**DATA TO USE**
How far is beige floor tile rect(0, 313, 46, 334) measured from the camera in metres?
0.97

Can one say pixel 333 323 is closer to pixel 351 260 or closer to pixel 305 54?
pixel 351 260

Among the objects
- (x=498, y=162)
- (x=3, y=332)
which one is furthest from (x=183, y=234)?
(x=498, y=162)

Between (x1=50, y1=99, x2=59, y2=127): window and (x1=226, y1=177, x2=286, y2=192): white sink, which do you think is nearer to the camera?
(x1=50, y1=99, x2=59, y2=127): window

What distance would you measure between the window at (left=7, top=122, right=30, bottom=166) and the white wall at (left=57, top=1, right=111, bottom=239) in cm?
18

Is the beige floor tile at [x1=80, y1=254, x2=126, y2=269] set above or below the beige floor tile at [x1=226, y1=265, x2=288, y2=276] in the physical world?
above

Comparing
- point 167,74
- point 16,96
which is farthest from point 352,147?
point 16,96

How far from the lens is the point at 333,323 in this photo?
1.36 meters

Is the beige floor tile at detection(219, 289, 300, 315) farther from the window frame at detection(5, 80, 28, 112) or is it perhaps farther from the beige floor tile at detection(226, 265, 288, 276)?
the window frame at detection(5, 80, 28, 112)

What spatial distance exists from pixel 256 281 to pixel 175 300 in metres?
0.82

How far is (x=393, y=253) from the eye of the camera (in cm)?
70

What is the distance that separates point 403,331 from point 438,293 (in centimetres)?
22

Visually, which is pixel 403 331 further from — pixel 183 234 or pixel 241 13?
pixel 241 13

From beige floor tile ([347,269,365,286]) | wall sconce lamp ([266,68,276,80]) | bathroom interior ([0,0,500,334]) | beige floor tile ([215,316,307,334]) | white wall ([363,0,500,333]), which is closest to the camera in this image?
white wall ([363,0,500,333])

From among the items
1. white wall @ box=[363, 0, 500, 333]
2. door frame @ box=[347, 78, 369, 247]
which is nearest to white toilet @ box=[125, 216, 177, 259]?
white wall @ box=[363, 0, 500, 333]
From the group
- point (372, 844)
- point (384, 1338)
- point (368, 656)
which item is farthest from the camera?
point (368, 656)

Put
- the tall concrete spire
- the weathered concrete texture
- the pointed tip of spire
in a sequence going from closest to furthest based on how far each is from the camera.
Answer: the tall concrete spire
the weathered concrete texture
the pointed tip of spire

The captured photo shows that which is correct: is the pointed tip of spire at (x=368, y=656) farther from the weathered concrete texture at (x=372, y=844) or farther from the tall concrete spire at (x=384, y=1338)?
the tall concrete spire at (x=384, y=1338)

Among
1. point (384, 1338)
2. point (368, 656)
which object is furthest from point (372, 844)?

**THE REQUEST**
Put the lines above into a numbered list, leaving out the blank ones.

**RIGHT ANSWER**
1. How far is beige floor tile rect(0, 313, 46, 334) measured from the camera in metres?
2. 0.97
3. Can one say pixel 333 323 is closer to pixel 351 260 or closer to pixel 305 54?
4. pixel 351 260
5. Among the objects
6. - (x=498, y=162)
7. - (x=3, y=332)
8. which one is furthest from (x=183, y=234)?
9. (x=498, y=162)
10. Between (x1=50, y1=99, x2=59, y2=127): window and (x1=226, y1=177, x2=286, y2=192): white sink, which do you think is nearer to the camera?
11. (x1=50, y1=99, x2=59, y2=127): window
12. What distance would you measure between the window at (left=7, top=122, right=30, bottom=166) and the white wall at (left=57, top=1, right=111, bottom=239) in cm?
13. 18
14. Is the beige floor tile at [x1=80, y1=254, x2=126, y2=269] set above or below the beige floor tile at [x1=226, y1=265, x2=288, y2=276] in the physical world?
15. above
16. Comparing
17. - point 167,74
18. - point 16,96
19. which is farthest from point 352,147?
20. point 16,96
21. How far from the lens is the point at 333,323 in this photo?
22. 1.36 meters
23. Is the beige floor tile at detection(219, 289, 300, 315) farther from the window frame at detection(5, 80, 28, 112) or is it perhaps farther from the beige floor tile at detection(226, 265, 288, 276)?
24. the window frame at detection(5, 80, 28, 112)
25. What spatial distance exists from pixel 256 281 to pixel 175 300 in metres?
26. 0.82
27. How far is (x=393, y=253) from the eye of the camera (in cm)?
28. 70
29. What is the distance that separates point 403,331 from point 438,293 (in centimetres)?
30. 22
31. Visually, which is pixel 403 331 further from — pixel 183 234 or pixel 241 13?
32. pixel 241 13
33. From beige floor tile ([347,269,365,286]) | wall sconce lamp ([266,68,276,80]) | bathroom interior ([0,0,500,334]) | beige floor tile ([215,316,307,334]) | white wall ([363,0,500,333]), which is closest to the camera in this image?
34. white wall ([363,0,500,333])
35. From among the items
36. 1. white wall @ box=[363, 0, 500, 333]
37. 2. door frame @ box=[347, 78, 369, 247]
38. which is nearest to white toilet @ box=[125, 216, 177, 259]?
39. white wall @ box=[363, 0, 500, 333]
40. From the group
41. - point (372, 844)
42. - point (384, 1338)
43. - point (368, 656)
44. which item is farthest from the camera?
45. point (368, 656)
46. Put
47. - the tall concrete spire
48. - the weathered concrete texture
49. - the pointed tip of spire
50. in a sequence going from closest to furthest based on how far each is from the camera.
51. Answer: the tall concrete spire
52. the weathered concrete texture
53. the pointed tip of spire
54. The captured photo shows that which is correct: is the pointed tip of spire at (x=368, y=656) farther from the weathered concrete texture at (x=372, y=844) or farther from the tall concrete spire at (x=384, y=1338)?
55. the tall concrete spire at (x=384, y=1338)
56. Among
57. 1. point (384, 1338)
58. 2. point (368, 656)
59. which object is furthest from point (372, 844)?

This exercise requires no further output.